SELECTED TEXT:
I condition anywhere from 3-7 days, usually don't let them see any other betta the whole time. Sometimes I'll let the pair see each other off and on, and some they don't see each other at all. It depends on which pair it is for me.. some need that time alone to become aggressive, otherwise they will be too docile or basically "bored of the other fish" as they usually see each other 24/7 when not conditioning.

Fill up a 10g with a few inches of water, place in a plastic tub about the size of a shoe box with holes in the sides to allow a flow of water (fill tub with water.. it's a balancing act to get enough water in tank and in tub so tub doesn't float away, but there is enough water in tank to cover heater.. yet not too much water in tub so female can jump out).
Turn sponge filter on very low.
Live plants on the outside of the tub but in the tank.
Heater set to 84-88F
2 large IAL leaves in the 10g outside the tub, broken into 4s. One large IAL leaf broken in half in the tub (large = 8-12")
Place male in tub that's in the tank, then immediately place female in a chimney in the tub.
6-24hrs later (depending upon female) let her loose..
Usually this method I have eggs anywhere from a couple hours to a day, one time it took a virgin pair a week to breed doing it that way.

USING THE INFORMATION:
1. Decide whether each statement below agrees with the betta breeding text. Answer yes or no for each, and quote the words of the text that decide it.
(a) The heater is set to 84-88F.
(b) The female goes into the tub before the male.
(c) The sponge filter is run on a high setting.
2. From the betta breeding text, reproduce word for word the passage starting at "Fill up a 10g" and ending at "on very low.".

DATA SEGMENT:
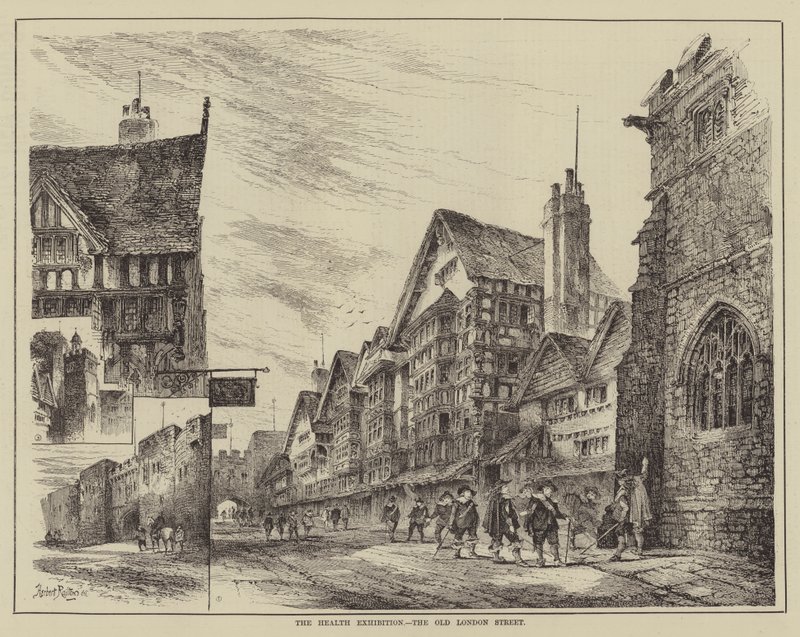 Az Egészségügyi Kiállítás, az Old London Street alkotó: Herbert Railton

WRITTEN RESPONSES:
1.
(a) Yes: "Heater set to 84-88F"
(b) No: "Place male in tub that's in the tank, then immediately place female in a chimney in the tub."
(c) No: "Turn sponge filter on very low."

2.
Fill up a 10g with a few inches of water, place in a plastic tub about the size of a shoe box with holes in the sides to allow a flow of water (fill tub with water.. it's a balancing act to get enough water in tank and in tub so tub doesn't float away, but there is enough water in tank to cover heater.. yet not too much water in tub so female can jump out).
Turn sponge filter on very low.